The Arts and Craft movement took place at the end of the 19th century it connected many outstanding creative talents across Europe and North America.
It responded to the dehumanising trends of industrialisation by rediscovering the dignity of labour in workshops, influenced by an idealised vision of the Middle Ages, rooted in the teachings of John Ruskin and exemplified in William Morris’ work.
While it was prone to cynicism in the 20th century – for example, it was often pointed out that Morris’ handmade goods were too costly for anyone other than the wealthy he claimed to despise. However, through a fertile and now highly valued time of applied art, the Arts & Crafts wove a distinctive pattern.
The designers and artists fled the shadow of the factories to pursue their handicrafts in rural surroundings, a notable contribution to this international movement arose from that least promising district of the West Midlands, Smethwick.
Founded by William Howson Taylor
Edward Taylor, headmaster of the Birmingham School of Art, and his 22-year-old son, William Howson Taylor, founded The Ruskin Pottery in Oldbury Road in 1898. Originally named the Birmingham Tile and Pottery Works, in recognition of his influence it adopted Ruskin’s name.
Edward Talyor (1838-1912) was a prolific artist whose very traditional Victorian paintings, exhibited at the Royal Academy, offer no indication of his devotion to Ruskin’s and Morris’s philosophy.
Nevertheless, after arriving in Birmingham in 1877 as the first headmaster of the first municipal art school in Britain, he quickly developed it as an Arts & Crafts hotbed in a building designed by another Ruskin follower, John Henry Chamberlain, in which students were required to master a variety of craft skills in addition to drawing and painting.
Taylor is known to have plunged about 10,000 pounds into the Ruskin Pottery in his early years, believed to have been a bequest from his mother who died in 1894. Still, nothing is known about his finances as hardly any documentation survives.
Prized by Collectors
Chinese ceramics from the 12th-19th centuries were the inspiration. The red glazes created by the Chinese potters were much admired in Europe, and considerable research was carried out from the mid-19th century to unravel their mysteries.
Edward Howson Taylor expanded on this with his experiments. Still, since Howson Taylor destroyed the kilns and formulas when he closed the pottery in 1935, Ruskin glazes are themselves a mystery, and none of his employees subsequently betrayed his secrecy.
This loyalty reflects, by William Morris’s principles, the favourable working conditions on offer at the pottery. During its 37-year existence, the company hired thirty men and women, with a limit of 16 at any one time. With weekend picnics at the Clent Hills in which Howson Taylor took part, a family environment seems to have prevailed.

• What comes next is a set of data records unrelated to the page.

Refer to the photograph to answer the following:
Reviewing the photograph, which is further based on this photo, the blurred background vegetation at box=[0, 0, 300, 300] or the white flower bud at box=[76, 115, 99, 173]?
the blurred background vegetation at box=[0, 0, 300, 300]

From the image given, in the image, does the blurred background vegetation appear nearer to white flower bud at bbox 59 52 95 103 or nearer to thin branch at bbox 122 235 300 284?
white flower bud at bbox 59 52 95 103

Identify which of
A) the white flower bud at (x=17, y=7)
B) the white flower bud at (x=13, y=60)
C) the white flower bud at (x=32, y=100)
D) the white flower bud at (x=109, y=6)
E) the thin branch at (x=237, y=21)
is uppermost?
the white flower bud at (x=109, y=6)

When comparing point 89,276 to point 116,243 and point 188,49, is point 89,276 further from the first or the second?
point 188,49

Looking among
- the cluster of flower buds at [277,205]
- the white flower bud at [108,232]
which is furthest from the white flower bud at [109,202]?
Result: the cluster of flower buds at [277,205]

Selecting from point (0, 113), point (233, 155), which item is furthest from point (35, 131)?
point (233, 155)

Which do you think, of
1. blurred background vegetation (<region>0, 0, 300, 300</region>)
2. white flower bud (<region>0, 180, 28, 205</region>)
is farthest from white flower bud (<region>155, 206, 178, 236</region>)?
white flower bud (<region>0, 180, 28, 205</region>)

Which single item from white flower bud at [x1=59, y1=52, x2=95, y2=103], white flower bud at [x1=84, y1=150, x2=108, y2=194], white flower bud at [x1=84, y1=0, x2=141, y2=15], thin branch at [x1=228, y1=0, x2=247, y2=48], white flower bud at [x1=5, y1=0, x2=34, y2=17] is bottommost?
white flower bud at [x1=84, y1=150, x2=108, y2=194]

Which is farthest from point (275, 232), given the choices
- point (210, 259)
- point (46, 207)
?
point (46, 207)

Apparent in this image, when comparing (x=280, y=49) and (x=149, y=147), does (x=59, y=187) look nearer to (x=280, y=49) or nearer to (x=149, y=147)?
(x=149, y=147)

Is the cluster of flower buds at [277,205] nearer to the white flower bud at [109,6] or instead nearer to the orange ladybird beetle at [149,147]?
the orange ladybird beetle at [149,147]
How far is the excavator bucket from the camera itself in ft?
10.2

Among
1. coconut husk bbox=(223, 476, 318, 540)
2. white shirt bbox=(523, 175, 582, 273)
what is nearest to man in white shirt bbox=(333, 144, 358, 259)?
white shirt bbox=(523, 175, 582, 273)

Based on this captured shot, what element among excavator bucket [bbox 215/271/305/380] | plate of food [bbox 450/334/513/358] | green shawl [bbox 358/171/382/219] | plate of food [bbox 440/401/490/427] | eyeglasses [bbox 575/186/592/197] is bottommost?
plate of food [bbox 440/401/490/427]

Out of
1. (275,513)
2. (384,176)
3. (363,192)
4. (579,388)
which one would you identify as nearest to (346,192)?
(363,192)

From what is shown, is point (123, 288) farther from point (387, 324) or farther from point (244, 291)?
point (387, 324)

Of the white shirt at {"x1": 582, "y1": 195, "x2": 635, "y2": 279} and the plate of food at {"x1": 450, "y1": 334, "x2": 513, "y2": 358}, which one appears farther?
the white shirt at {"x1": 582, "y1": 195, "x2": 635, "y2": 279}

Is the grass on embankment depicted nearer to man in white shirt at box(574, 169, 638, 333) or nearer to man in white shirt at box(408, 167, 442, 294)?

During the First World War, when many employees joined up, Howson Taylor kept their jobs open for them, presenting each with a handmade suit on his return.
The reality is that he could have afforded a Rolls Royce as Howson Taylor cycled to and from work. His pots quickly won international awards despite their unpretentious roots – at the St Louis Centennial Exposition in 1904, in Milan in 1906 – and many were shipped directly to America, where Liberty’s became a major customer.
Ruskin ceramics, as well as the pots, were integrated into jewellery and other metalware made in the Jewellery Quarter of Birmingham.
In 1935, Howson Taylor donated a collection of pieces to the museum, which is about a 15-minute drive from the pottery site. In memory of his father, he also gave a collection to the Birmingham Museum & Art Gallery.
The red flambe glazes are mostly admired by enthusiasts today, but this is just one of Ruskin’s five glazes. They are souffle, lustre, red flambe, crystalline and matt in the sequential development order, the last two were introduced in the 1920s when lustre and flambe had gone out of fashion.
The souffle was the first glaze types created in 1898 They produced lustre glazes and high-fired flambe from 1905, and in the 1920s, crystallines were introduced.
Howson Talyor, a reserved and self-facing man, married Florence Tilley, a former employee in 1934. He moved to Devon after closing the pottery in 1935 but died of prostate cancer shortly afterwards.
Nothing remains of the Ruskin Pottery today, except that a cue-sac named Ruskin Way is included in the new trading estate that replaced it. A commemorative plaque was installed in 1979 on the former home of Taylors in Smethwick.